Cisco PSIRT – Mitigating and Detecting Potential Abuse of Cisco Smart Install Feature
Contributors: Stefano De Crescenzo, Paul Oxman
Cisco PSIRT has become aware of attackers potentially abusing the Smart Install (SMI) feature in Cisco IOS and IOS XE Software. While this is not considered a vulnerability, PSIRT published a Cisco Security Response on February 14, 2017 to inform customers about possible abuse of the Smart Install feature if it remains enabled after device installation. The Security Response also provides guidance on actions customers should consider to protect their networks against abuse of this setup feature.
New tools: The Cisco Talos group has developed a tool that customers can use to scan for devices that have the Smart Install feature enabled in their environment. Just scanning for TCP port 4786 being open is not sufficient as this port is used by other protocols as well and this might thus result in false positive. For more information, see Cisco Coverage for Smart Install Client Protocol Abuse.
Cisco has also published a new IPS signature and new Snort rules that help detect the use of Smart Install protocol messages in customer networks.
Mitigation: If customers find devices in their network that continue to have the Smart Install feature enabled, Cisco strongly recommends that they disable the Smart Install feature with the no vstack configuration command.

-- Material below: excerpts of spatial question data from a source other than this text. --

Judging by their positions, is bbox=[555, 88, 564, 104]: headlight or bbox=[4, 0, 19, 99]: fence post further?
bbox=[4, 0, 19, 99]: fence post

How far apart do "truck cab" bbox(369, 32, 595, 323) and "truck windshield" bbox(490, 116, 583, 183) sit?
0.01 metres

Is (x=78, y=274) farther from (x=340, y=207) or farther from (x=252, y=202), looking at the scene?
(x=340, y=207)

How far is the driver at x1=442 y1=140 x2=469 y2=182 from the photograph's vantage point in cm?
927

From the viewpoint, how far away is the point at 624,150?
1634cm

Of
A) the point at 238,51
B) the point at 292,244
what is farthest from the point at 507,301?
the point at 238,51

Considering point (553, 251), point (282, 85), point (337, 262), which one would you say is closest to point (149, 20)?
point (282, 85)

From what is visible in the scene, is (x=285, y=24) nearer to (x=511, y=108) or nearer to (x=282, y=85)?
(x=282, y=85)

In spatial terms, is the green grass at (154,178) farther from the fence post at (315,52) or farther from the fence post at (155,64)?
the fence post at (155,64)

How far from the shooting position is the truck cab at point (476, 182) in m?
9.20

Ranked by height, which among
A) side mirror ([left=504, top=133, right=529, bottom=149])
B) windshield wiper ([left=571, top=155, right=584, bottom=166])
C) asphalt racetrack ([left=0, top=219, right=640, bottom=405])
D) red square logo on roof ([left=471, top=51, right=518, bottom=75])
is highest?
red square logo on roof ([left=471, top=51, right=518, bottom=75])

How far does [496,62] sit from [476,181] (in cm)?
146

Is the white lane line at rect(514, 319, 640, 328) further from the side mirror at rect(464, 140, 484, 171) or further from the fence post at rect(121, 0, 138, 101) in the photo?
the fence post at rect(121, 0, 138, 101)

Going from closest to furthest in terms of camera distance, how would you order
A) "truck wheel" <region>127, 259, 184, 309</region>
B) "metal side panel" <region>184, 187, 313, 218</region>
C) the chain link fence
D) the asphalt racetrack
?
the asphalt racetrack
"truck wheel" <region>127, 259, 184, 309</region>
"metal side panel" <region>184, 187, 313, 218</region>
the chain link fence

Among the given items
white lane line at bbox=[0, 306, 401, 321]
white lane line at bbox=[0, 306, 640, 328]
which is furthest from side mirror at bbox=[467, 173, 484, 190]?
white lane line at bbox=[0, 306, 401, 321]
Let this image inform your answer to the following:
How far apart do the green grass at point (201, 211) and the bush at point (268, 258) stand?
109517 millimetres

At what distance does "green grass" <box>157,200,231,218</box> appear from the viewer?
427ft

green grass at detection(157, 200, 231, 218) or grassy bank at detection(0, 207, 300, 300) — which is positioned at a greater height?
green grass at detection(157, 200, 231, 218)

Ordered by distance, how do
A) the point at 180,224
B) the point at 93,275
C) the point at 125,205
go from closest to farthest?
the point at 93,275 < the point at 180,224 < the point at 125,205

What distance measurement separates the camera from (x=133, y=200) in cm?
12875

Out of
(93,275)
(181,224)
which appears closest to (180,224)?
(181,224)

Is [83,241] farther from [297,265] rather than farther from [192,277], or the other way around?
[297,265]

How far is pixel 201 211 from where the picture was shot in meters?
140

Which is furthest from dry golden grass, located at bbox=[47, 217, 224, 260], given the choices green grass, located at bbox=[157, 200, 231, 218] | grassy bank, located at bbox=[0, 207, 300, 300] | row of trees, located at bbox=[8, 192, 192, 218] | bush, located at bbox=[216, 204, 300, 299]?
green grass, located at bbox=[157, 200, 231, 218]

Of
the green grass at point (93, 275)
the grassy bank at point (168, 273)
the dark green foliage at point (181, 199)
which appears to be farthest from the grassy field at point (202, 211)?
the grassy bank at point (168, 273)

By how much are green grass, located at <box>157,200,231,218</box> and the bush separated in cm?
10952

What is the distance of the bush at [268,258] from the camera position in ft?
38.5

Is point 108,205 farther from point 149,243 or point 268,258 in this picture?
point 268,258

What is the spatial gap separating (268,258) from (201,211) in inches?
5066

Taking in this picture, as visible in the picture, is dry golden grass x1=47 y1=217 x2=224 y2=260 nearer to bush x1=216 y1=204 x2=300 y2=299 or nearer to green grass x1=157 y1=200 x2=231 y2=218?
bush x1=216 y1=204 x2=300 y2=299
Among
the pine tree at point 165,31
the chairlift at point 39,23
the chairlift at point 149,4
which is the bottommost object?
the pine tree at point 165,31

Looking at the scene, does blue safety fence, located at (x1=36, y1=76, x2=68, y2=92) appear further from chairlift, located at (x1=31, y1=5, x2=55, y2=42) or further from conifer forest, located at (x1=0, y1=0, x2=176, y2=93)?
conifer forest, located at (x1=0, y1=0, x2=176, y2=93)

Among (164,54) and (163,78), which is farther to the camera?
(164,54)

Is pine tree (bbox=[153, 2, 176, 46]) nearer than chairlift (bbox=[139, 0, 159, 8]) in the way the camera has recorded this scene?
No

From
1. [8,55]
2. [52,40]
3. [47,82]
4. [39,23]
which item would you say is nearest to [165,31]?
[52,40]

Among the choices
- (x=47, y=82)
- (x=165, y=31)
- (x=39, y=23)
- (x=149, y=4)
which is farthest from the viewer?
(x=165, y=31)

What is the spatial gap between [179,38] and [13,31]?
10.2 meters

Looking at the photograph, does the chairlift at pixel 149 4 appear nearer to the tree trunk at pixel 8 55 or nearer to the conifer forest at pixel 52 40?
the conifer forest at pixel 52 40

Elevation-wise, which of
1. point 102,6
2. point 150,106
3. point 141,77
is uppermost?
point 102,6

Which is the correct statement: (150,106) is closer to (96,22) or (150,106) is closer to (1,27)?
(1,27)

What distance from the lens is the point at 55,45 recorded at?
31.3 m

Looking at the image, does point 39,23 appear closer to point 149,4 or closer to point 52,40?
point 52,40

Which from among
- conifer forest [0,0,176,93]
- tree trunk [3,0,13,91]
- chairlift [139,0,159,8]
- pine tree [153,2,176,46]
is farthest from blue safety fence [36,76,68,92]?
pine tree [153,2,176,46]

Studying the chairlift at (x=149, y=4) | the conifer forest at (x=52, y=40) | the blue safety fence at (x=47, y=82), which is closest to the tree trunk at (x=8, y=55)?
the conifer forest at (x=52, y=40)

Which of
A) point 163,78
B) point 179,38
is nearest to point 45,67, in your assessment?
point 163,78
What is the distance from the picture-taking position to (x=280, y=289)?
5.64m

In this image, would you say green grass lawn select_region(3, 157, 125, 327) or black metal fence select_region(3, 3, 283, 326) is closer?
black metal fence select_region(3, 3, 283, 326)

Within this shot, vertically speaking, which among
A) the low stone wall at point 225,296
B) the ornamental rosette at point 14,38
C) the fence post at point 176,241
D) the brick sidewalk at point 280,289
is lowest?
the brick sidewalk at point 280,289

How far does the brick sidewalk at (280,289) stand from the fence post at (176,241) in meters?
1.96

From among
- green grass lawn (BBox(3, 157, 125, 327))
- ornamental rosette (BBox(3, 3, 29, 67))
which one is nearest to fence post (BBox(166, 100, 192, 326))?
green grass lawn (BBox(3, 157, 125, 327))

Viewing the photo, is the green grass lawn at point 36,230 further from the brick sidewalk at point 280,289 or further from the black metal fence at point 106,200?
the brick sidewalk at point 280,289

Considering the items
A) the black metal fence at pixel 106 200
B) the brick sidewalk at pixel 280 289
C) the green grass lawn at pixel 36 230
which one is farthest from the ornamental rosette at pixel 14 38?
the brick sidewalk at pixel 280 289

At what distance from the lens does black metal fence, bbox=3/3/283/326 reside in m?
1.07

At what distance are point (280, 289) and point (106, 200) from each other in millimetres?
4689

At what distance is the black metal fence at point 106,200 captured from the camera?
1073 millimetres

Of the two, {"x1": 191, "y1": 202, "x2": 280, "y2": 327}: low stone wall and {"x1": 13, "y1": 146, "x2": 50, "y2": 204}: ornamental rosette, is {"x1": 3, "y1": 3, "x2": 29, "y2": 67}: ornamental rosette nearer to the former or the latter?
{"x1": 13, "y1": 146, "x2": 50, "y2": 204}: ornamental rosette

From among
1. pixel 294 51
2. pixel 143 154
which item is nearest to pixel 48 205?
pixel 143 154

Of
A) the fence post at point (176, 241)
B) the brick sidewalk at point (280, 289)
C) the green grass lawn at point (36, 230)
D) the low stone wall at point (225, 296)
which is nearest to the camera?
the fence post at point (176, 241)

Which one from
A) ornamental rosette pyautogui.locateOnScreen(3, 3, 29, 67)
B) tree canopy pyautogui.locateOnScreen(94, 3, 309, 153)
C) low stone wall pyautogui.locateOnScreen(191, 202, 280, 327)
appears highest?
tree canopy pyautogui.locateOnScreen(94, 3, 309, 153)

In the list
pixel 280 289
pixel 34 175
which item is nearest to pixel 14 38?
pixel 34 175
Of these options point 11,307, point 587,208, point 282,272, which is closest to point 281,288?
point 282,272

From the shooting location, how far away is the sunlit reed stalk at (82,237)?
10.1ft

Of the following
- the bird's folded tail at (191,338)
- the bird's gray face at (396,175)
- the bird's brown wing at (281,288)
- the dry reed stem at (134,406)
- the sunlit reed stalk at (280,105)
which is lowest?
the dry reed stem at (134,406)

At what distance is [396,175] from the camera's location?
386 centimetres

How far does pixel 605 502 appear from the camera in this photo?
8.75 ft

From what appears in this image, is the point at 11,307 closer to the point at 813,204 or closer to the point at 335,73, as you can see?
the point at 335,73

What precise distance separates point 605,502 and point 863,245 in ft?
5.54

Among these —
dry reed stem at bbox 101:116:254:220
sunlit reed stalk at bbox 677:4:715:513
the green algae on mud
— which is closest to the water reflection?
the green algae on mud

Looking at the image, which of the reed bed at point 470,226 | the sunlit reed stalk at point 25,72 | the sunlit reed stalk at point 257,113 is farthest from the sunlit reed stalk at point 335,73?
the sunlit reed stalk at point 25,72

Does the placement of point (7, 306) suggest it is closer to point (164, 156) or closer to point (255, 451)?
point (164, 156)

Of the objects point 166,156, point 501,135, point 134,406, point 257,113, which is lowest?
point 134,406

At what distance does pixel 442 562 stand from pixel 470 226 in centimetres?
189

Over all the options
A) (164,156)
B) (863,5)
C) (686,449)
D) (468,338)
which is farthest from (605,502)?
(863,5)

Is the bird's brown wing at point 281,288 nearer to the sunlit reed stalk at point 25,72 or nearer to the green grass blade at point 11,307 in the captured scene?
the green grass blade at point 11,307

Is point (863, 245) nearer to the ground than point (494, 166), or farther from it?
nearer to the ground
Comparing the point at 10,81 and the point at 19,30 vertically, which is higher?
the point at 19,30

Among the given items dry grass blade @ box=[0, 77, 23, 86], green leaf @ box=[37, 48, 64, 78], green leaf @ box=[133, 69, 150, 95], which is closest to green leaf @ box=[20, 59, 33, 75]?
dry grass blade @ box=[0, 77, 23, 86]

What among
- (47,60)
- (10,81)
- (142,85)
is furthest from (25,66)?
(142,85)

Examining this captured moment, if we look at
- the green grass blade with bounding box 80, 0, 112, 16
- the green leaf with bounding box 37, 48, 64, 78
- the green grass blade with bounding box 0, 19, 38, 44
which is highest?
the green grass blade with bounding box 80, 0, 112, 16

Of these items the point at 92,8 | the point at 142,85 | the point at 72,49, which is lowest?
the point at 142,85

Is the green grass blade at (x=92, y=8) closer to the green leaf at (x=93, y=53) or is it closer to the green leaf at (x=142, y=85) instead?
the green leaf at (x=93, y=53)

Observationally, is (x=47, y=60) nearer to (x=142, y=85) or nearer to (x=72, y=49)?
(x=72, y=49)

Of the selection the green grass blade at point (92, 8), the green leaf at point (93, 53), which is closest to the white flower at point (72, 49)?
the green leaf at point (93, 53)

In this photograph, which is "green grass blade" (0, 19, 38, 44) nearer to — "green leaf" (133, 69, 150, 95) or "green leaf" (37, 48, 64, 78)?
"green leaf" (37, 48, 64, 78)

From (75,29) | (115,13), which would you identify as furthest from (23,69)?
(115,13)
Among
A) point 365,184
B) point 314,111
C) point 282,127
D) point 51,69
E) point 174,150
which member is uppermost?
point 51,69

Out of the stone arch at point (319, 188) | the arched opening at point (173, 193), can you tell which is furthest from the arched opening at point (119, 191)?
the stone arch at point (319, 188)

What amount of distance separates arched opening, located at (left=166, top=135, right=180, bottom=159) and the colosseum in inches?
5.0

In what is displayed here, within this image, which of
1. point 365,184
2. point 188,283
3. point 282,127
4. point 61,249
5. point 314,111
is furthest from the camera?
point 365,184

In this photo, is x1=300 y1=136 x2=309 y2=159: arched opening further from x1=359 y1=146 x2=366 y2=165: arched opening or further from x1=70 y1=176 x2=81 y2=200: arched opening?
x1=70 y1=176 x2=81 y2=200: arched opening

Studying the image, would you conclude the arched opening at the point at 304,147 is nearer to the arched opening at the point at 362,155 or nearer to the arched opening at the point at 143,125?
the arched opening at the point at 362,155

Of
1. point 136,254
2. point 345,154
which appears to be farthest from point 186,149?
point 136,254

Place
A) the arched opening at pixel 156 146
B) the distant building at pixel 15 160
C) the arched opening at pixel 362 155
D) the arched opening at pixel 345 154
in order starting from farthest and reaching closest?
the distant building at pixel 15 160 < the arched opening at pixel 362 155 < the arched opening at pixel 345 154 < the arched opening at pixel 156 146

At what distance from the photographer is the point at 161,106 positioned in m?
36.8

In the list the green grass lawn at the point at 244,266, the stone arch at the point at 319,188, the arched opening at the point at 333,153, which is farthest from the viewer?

Otherwise, customers should apply the appropriate security controls for the Smart Install feature and their environment. The recommendations noted below and in the Security response will avoid the risk of attackers abusing this feature.
Cisco Smart Install is a legacy feature that provides zero-touch deployment for new switches, typically access layer switches. The feature has been designed for use within the local customer network and should not be exposed to un-trusted networks. Newer technology, such as the Cisco Network Plug and Play feature are recommended for more secure setup of new switches, though the Smart Install feature remains an option for platforms that do not currently support the Cisco Network Plug and Play feature.
A Smart Install network consists of one Smart Install director switch or router, also known as the integrated branch director (IBD), and one or more Smart Install client switches, also known as integrated branch clients (IBCs). Only Smart Install client switches are affected by the abuse described in this document.
The Smart Install feature is enabled by default on client switches. No configuration is needed on Smart Install client switches.
The following example shows the output of the show vstack config command in a Cisco Catalyst switch with the Smart Install client feature enabled; this is the only output that indicates that the Smart Install client feature is enabled:
switch#show vstack config | inc Role Role: Client (SmartInstall enabled)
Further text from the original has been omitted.